Exhibit 3.1
Execution Version
FIRST AMENDMENT
TO THE
SIXTH AMENDED AND RESTATED
AGREEMENT OF LIMITED PARTNERSHIP
OF
CRESTWOOD EQUITY PARTNERS LP
This First Amendment (this “Amendment”) to the Sixth Amended and Restated Agreement of Limited Partnership of Crestwood Equity Partners LP, a Delaware limited partnership (the “Partnership”), dated as of August 20, 2021, (the “Partnership Agreement”), is entered into effective as of November 3, 2023, at the direction of Crestwood Equity GP LLC, as the Managing General Partner of the Partnership (the “Managing General Partner”), pursuant to authority granted to it in Section 13 of the Partnership Agreement. Capitalized terms used but not defined herein have the meanings ascribed to them in the Partnership Agreement.
RECITALS
WHEREAS, Section 5.8 of the Partnership Agreement sets forth the rights, powers, privileges, preferences, duties and obligations of the Preferred Units;
WHEREAS, on August 16, 2023, the Partnership entered into an Agreement and Plan of Merger with Energy Transfer LP (“Energy Transfer”), Pachyderm Merger Sub LLC, a wholly owned subsidiary of Energy Transfer (“Merger Sub”), and, solely for the purposes of Sections 2.1(a), 2.1(b), 2.1(c) and 5.21 thereof, LE GP, LLC, pursuant to which the Partnership will merge with and into Merger Sub (the “Merger”), with Merger Sub surviving the merger as a direct wholly owned subsidiary of Energy Transfer;
WHEREAS, in connection with the Merger, the Partnership and the Managing General Partner desire to amend Section 5.8 of the Partnership Agreement as set forth herein;
WHEREAS, pursuant to Section 5.8(d)(ii)(A) of the Partnership Agreement, the affirmative vote of a Super-Majority Interest, voting separately as a class with one vote per Preferred Unit, shall be necessary to amend the Partnership Agreement in any manner that alters or changes the rights, powers, privileges or preferences or duties and obligations of the Preferred Units in any material respect; and
WHEREAS, the Partnership and the Managing General Partner conducted a consent solicitation pursuant to which such affirmative vote was obtained.

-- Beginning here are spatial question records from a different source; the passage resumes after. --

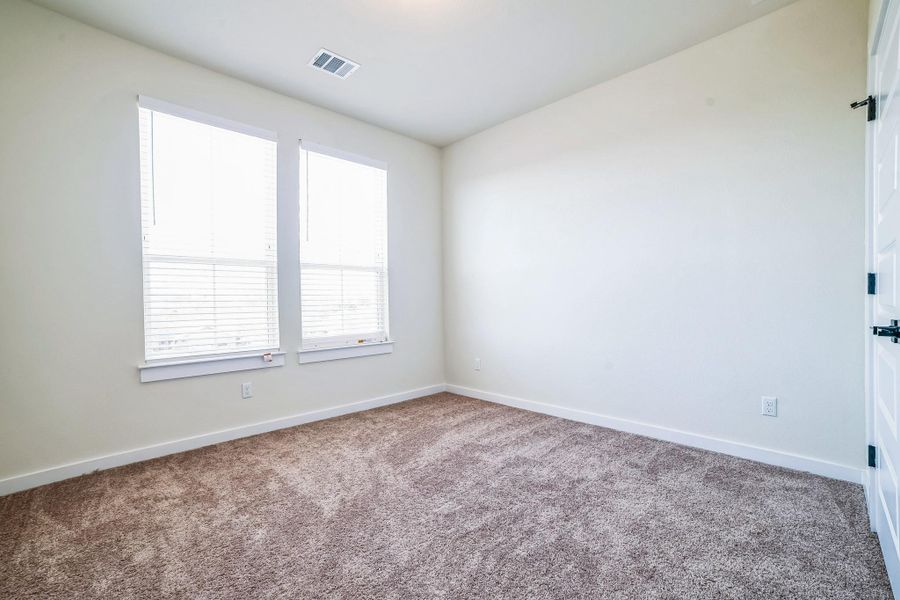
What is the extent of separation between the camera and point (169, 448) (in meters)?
2.82

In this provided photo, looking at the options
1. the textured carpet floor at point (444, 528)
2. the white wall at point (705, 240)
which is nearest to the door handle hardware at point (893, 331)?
the textured carpet floor at point (444, 528)

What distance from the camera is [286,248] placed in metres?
3.40

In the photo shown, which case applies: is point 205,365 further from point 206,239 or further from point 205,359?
point 206,239

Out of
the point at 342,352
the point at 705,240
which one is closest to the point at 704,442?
the point at 705,240

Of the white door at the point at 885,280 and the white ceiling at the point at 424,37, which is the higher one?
the white ceiling at the point at 424,37

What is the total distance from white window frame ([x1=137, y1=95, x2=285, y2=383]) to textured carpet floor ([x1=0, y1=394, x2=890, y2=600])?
0.58 meters

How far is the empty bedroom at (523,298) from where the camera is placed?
5.55 ft

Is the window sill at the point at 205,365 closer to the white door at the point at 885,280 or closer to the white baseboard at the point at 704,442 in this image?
the white baseboard at the point at 704,442

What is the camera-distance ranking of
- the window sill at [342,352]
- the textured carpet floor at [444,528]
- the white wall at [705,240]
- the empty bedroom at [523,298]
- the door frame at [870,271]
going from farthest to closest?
the window sill at [342,352], the white wall at [705,240], the door frame at [870,271], the empty bedroom at [523,298], the textured carpet floor at [444,528]

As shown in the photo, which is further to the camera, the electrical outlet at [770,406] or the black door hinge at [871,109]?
the electrical outlet at [770,406]

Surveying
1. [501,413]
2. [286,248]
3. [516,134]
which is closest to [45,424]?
[286,248]

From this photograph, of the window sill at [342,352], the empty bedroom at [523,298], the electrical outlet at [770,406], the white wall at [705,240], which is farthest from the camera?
the window sill at [342,352]

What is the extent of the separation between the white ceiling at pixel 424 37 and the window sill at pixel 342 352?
2.19 metres

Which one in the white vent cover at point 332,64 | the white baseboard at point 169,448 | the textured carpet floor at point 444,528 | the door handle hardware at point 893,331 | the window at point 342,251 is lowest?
the textured carpet floor at point 444,528
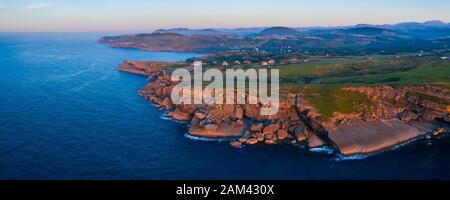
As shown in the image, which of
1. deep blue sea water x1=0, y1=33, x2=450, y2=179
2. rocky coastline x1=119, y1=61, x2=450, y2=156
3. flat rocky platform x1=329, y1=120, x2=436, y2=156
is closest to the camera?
deep blue sea water x1=0, y1=33, x2=450, y2=179

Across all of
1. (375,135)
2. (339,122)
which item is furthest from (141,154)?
(375,135)

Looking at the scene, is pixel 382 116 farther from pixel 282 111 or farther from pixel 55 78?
pixel 55 78

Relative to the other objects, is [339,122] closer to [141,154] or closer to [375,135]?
[375,135]

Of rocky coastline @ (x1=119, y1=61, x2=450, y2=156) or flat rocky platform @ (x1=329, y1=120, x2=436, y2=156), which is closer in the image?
flat rocky platform @ (x1=329, y1=120, x2=436, y2=156)

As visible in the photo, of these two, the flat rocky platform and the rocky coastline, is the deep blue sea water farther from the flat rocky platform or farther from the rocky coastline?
the rocky coastline

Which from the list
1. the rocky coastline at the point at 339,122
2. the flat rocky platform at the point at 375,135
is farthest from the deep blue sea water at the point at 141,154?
the rocky coastline at the point at 339,122

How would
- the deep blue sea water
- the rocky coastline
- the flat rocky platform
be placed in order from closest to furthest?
the deep blue sea water
the flat rocky platform
the rocky coastline

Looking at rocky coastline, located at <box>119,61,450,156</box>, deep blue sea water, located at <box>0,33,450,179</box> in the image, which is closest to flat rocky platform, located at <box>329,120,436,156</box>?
rocky coastline, located at <box>119,61,450,156</box>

NOW, THEREFORE, in consideration of the covenants, conditions and agreements contained herein, the Managing General Partner does hereby agree as follows:
A. Amendments.
Section 1.1 is hereby amended to add the following definition:
“Energy Transfer Merger” means the transactions contemplated by the Agreement and Plan of Merger, dated as of August 16, 2023, by and among Energy Transfer LP, Pachyderm Merger Sub LLC, solely for the purposes of Sections 2.1(a), 2.1(b), 2.1(c) and 5.21 thereof, LE GP, LLC, and the Partnership.
Section 5.8(c) of the Partnership Agreement is hereby amended and restated as follows:
(c) Distributions.
(i) Beginning with the first Quarter ending after the Effective Time, the Preferred Holders as of the applicable Record Date shall be entitled to receive distributions in accordance with the following provisions:
(A) The Partnership shall pay a cumulative distribution of $0.2111 per Quarter in respect of each Outstanding Preferred Unit, subject to adjustment in accordance with Sections 5.8(c)(i) and (ii) (the “Preferred Unit Distribution Amount” and such distribution, a “Preferred Unit Distribution”). For the avoidance of doubt, the Preferred Unit Distribution Amount for the first Quarter ending after the Effective Time shall be calculated for a full Quarter, notwithstanding the fact that the Preferred Units may have been issued after the beginning of such Quarter as a result of the Effective Time occurring during such Quarter.
(B) Each Preferred Unit Distribution paid for any Quarter after the Initial Distribution Period shall be paid in cash at the Preferred Unit Distribution Amount unless (x) no distribution is made with respect to such Quarter pursuant to Section 6.3 or 6.4 with respect to the Parity Securities and Junior Securities (including the Common Units, the Class A Units or the General Partner Interest) and (y) the Partnership’s Available Cash is insufficient to pay the Preferred Unit Distribution; provided, however, that for purposes of this Section 5.8(c)(i)(B), Available Cash shall not include any deduction to provide funds for distributions under Section 6.4 in respect of any one or more of the next four Quarters. If the Partnership fails to pay in full in cash any distribution (or portion thereof) which any Preferred Holder accrues and is entitled to receive pursuant to this Section 5.8(c)(i)(B), then (x) the amount of such accrued and unpaid distributions will accumulate until paid in full in cash, and (y) the Partnership shall not be permitted to, and shall not, declare or make (i) any distributions in respect of any Junior Securities and (ii) any distributions in respect of any Parity Securities, other than Class A Preferred Pro Rata Distributions, unless and until all accrued and unpaid distributions on the Preferred Units have been paid in full in cash.